Christine L. Borgman, Distinguished Research Professor and Presidential Chair Emerita in Information Studies at UCLA, is the author of more than 250 publications in information studies, computer science, and communication. These include three books from MIT Press: “Big Data, Little Data, No Data: Scholarship in the Networked World” (2015), “Scholarship in the Digital Age: Information, Infrastructure, and the Internet” (2007), and “From Gutenberg to the Global Information Infrastructure: Access to Information in a Networked World” (2000).

DT: Christine, you have a background in mathematics. What inspired you to study libraries and data?

CB: In the 1970s, women with math degrees had two career options: teaching school or programming. Having done some of each, I sought a career that combined technology, teaching, and communication. Those were the early days of library automation, and my mother, a superlative reference librarian at Wayne State University who hated computers, recognized the profession’s dire need for my skillset. Allen Kent managed an information empire at the University of the Pittsburgh that spanned the Library and Information Science graduate program, the university library, the computer center, and his NSF and NASA-funded research group. As a project director, he hired me to be a graduate student researcher on his information retrieval grants, and as my academic advisor, he allowed me to count math and computing courses in data modeling toward my Master’s in Library Science (MLS) degree.

My MLS-information science degree was ahead of its time, and an ideal qualification to become systems analyst for the Dallas Public Library. We extended a home-grown, semi-automated, circulation system into the first online catalog of a major public library. Because the library catalog system was built on the city’s IBM mainframe (in assembler language, no less), it was a distributed system available to the branch libraries and to all City of Dallas employees who had computer terminals on their desks. Leading the library’s design team was a humbling experience, and a crash course in collaboration, metadata, human-computer interaction, programming, systems development life cycles, distributed computing, evaluation, management, and much else.

DT: Was the goal to increase accessibility? How did it go?

CB: Dallas still was a frontier city in the 1970s and determined to be a pioneer in many areas, including information technology. Lillian Bradshaw, the legendary director of the DPL (and president of the American Library Association, among other accomplishments), was half of the “power couple” of City of Dallas leadership – her husband was chief of the fire department. Together they made the library the top computing priority for the city, ahead of police and fire, which was indeed amazing. We designed a complete integrated library system, with the MBDB (the master bibliographic database) at the core, with the online catalog, circulation, library acquisitions, and other services as the spokes. The circulation system, which came first, improved the speed of checkout and tracking of collections. The online catalog greatly improved access to collections and facilitated an inventory of shelf materials. The acquisitions system improved accounting and coordination of purchases between Central and the branches. It was an ambitious project, and while technical constraints limited the size of records and sophistication of user interfaces, these automated systems did improve access to collections, services to library patrons, and management of resources.

◆ MATERIAL FOR THIS EXERCISE ◆
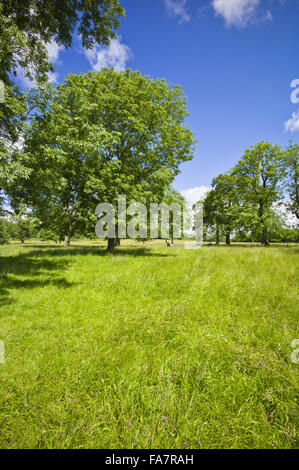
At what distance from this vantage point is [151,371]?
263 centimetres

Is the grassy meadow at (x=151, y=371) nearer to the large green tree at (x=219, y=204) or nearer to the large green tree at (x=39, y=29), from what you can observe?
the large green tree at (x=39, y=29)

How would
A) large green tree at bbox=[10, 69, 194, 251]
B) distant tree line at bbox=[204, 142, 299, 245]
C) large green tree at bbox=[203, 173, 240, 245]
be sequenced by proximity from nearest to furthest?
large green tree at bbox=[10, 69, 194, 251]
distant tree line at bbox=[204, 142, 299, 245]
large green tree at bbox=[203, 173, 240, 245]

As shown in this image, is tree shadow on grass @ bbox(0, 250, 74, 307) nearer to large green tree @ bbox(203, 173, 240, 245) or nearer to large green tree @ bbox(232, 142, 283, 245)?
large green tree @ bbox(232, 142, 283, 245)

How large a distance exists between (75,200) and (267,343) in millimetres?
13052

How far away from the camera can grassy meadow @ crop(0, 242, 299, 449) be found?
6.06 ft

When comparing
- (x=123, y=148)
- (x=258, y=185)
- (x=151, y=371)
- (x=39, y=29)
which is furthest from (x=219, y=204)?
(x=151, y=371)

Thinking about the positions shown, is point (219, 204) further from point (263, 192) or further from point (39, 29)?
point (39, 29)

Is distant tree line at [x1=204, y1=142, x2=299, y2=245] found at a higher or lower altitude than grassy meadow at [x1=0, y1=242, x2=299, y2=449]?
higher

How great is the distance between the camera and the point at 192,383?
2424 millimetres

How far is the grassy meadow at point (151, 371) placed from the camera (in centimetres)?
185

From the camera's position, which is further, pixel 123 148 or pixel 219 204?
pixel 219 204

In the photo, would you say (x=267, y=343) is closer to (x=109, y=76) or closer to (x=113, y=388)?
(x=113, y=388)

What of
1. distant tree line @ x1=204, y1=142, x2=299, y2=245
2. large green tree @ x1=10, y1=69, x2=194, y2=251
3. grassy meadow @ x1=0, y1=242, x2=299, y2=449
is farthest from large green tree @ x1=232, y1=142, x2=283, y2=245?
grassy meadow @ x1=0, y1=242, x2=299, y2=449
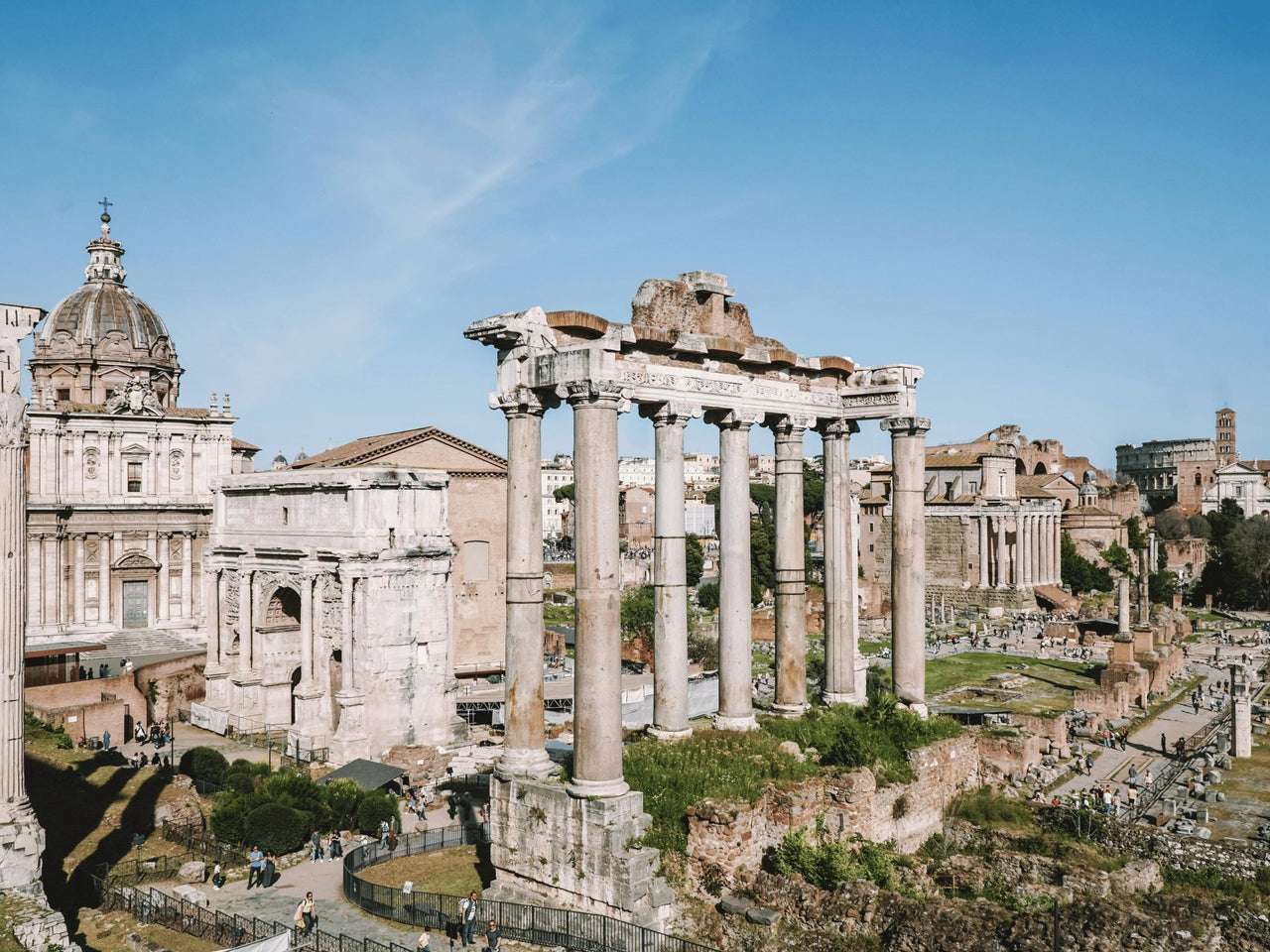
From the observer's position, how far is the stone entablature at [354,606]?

◆ REQUEST 1 ◆
Copy the rows exactly, starting with the line that contains "Is distant tree" and going on through the last of the rows, and leave the pictures out of your copy.
◆ REQUEST 2 ◆
Pick up the interview about library automation where it stops and carry it forward.

◆ OUTPUT 1 ◆
Is distant tree line at [x1=204, y1=142, x2=299, y2=245] found at a higher or lower altitude than grassy meadow at [x1=0, y1=242, x2=299, y2=449]?
higher

How great is the distance between the camera and the point at 192,383?
2424 millimetres

How far is the grassy meadow at point (151, 371) placed from the camera (in centimetres)?
185

From the camera's position, which is further, pixel 123 148 or pixel 219 204?
pixel 219 204

In the photo, would you say (x=267, y=343) is closer to (x=109, y=76) or closer to (x=113, y=388)?
(x=113, y=388)

What of
1. distant tree line @ x1=204, y1=142, x2=299, y2=245
2. large green tree @ x1=10, y1=69, x2=194, y2=251
3. grassy meadow @ x1=0, y1=242, x2=299, y2=449
is farthest from large green tree @ x1=232, y1=142, x2=283, y2=245?
grassy meadow @ x1=0, y1=242, x2=299, y2=449
From the observer's position, how far is the stone entablature at [354,606]?

◆ OUTPUT 2 ◆
DT: And from there, you found your way into academia, and to UCLA.

CB: My experiences in information retrieval at the University of Pittsburgh and in library automation at the Dallas Public Library made me appreciate the complexities of human-computer interaction. Human-computer interaction (HCI) was not yet coined as a term, much less as a degree program in the 1970s. In 1980, I was thrilled to be accepted into the best information technology program of the day, which was the Department of Communication at Stanford University. In addition to the requisite courses on communication theory, media, and research methods, generous mentoring by William Paisley and Everett Rogers led me to courses in industrial engineering (“man-machine systems”), cognitive psychology, artificial intelligence, sociology, and elsewhere around the university. The early 1980s were the heady days of technology from which Silicon Valley emerged. Xerox Parc, the Institute for the Future, Apple, SRI, and other local companies all sought Stanford grad students for their labs. OCLC funded much of my degree as an off-site Graduate Student Researcher. Doug Englebart and Allen Newell were guest speakers in our classes. I attended all of Herbert Simon’s lectures when he visited as a distinguished scholar. Amos Tversky and Lee Ross taught a small seminar from their early work on heuristics and judgment. One could easily become a perpetual student with these intellectual riches, but I wrapped up my PhD degree in three years to continue my career.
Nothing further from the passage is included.